Well, of course the combitube was in the esophagus, so oh well. We definately considered removing the combitube after the ENT arrived, but we were afraid that this was the one thing stenting his terrible airway open, so disaster was possible. We took him up to the OR and got him in the room with all the difficult airway stuff ready to go. The ENT got there, we all looked at the patient again, turned on the gas and trached him. Then took out the combitube.

But I think had the patient started being difficult to ventilate with the combitube, we would have tried LMA with fast track.

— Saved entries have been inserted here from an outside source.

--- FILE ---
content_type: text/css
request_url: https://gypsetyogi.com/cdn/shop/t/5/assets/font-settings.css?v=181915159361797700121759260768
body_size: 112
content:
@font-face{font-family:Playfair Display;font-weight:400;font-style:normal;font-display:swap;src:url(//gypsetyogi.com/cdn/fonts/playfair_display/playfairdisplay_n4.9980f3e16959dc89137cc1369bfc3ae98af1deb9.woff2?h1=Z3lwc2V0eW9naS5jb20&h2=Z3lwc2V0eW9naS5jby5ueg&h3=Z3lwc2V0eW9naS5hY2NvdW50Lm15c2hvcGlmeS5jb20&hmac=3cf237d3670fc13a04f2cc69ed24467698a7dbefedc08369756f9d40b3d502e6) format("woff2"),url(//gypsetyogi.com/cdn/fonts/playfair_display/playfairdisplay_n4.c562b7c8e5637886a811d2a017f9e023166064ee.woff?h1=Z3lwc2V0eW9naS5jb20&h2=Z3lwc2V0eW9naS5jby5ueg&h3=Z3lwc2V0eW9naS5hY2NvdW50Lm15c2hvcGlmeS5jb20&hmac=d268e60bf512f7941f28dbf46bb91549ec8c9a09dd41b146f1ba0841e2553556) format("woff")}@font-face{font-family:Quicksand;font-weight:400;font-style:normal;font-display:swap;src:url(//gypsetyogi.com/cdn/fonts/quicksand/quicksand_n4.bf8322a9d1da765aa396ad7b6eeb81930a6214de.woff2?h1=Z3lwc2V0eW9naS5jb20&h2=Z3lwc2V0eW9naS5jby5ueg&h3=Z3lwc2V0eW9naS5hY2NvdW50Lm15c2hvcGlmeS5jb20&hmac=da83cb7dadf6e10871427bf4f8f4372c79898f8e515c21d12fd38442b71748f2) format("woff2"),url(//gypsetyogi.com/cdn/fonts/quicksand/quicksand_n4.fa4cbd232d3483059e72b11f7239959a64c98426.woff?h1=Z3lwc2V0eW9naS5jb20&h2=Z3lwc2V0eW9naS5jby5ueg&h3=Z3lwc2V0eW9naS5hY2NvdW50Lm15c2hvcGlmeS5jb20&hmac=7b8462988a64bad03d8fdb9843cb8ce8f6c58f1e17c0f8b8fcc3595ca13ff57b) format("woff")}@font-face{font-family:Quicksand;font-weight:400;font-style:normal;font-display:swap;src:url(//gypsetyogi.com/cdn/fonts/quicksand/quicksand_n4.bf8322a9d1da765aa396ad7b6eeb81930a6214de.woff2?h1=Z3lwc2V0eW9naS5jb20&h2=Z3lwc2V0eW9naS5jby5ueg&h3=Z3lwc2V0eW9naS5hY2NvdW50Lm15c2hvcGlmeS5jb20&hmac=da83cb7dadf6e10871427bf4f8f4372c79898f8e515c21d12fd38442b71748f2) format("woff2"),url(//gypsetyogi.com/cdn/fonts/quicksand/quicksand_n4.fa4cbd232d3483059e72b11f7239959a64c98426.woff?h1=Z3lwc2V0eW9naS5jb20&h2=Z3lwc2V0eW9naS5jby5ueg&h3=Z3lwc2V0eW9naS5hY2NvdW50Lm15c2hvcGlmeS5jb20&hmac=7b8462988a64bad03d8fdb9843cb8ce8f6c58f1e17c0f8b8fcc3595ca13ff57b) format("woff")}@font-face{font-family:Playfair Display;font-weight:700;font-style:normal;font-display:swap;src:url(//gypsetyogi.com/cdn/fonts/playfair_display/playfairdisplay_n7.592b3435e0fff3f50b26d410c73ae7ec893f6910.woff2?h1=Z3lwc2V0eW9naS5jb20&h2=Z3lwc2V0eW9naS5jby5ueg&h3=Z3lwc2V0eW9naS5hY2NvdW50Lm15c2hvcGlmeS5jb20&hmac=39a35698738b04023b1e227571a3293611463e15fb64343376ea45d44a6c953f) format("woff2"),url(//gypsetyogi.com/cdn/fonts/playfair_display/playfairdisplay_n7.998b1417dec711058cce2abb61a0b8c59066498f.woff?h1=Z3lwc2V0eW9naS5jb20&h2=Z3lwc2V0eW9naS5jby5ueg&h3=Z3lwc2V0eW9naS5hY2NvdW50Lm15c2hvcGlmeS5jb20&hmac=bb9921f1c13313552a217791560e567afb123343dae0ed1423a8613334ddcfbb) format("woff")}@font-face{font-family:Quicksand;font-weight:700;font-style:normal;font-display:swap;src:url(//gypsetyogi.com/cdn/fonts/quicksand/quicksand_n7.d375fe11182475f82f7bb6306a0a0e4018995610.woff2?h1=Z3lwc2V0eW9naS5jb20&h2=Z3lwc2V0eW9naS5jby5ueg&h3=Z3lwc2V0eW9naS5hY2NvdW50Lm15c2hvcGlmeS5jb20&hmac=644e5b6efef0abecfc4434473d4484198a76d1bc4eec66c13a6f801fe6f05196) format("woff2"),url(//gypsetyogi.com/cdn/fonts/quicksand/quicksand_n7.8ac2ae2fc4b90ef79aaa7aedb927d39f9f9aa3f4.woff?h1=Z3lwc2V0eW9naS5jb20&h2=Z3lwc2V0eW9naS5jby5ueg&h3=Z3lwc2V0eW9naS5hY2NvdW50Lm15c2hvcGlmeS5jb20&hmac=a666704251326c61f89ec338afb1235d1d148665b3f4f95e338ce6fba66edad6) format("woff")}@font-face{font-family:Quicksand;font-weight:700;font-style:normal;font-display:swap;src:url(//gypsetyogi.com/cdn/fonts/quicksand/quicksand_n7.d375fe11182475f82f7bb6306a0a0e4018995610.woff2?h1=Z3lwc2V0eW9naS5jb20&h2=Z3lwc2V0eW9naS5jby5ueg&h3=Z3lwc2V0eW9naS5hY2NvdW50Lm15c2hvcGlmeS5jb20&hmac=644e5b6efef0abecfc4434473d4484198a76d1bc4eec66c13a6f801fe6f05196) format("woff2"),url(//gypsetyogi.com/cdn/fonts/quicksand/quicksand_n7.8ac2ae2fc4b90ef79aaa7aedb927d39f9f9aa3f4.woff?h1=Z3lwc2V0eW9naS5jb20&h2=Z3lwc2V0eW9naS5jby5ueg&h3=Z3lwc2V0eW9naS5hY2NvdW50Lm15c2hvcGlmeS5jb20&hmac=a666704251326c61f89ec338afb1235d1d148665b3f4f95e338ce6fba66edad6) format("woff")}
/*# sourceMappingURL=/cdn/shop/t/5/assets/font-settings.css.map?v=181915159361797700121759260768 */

Shaving the face is also a great call.
 
Take the combitube out, try any variation of the above you want with surgeon on standby, if it doesn't work, PUT THE COMBITUBE BACK IN. Just try to hyperventilate the patient person before removing it to maximize the ventilation as much as possible before removing the tube.
 
Good case, the issue at hand is how well do you trust a questionable airway? Using an airway that is only giving you an 88% sats for a case with limited access to the head takes balls of the brass kind. What if it was 85%, 80% ?And what is your plan B thru F going to be if A fails? Because it sounds like you might get BFed if A fails. Actually, you won't get BFed, Mr 400 pounder will.

I'm certainly not second guessing the management of the case. It worked. One less call to the Medical Examiner is always a good thing. Just wondering what the thinking of the anesthesiologist was.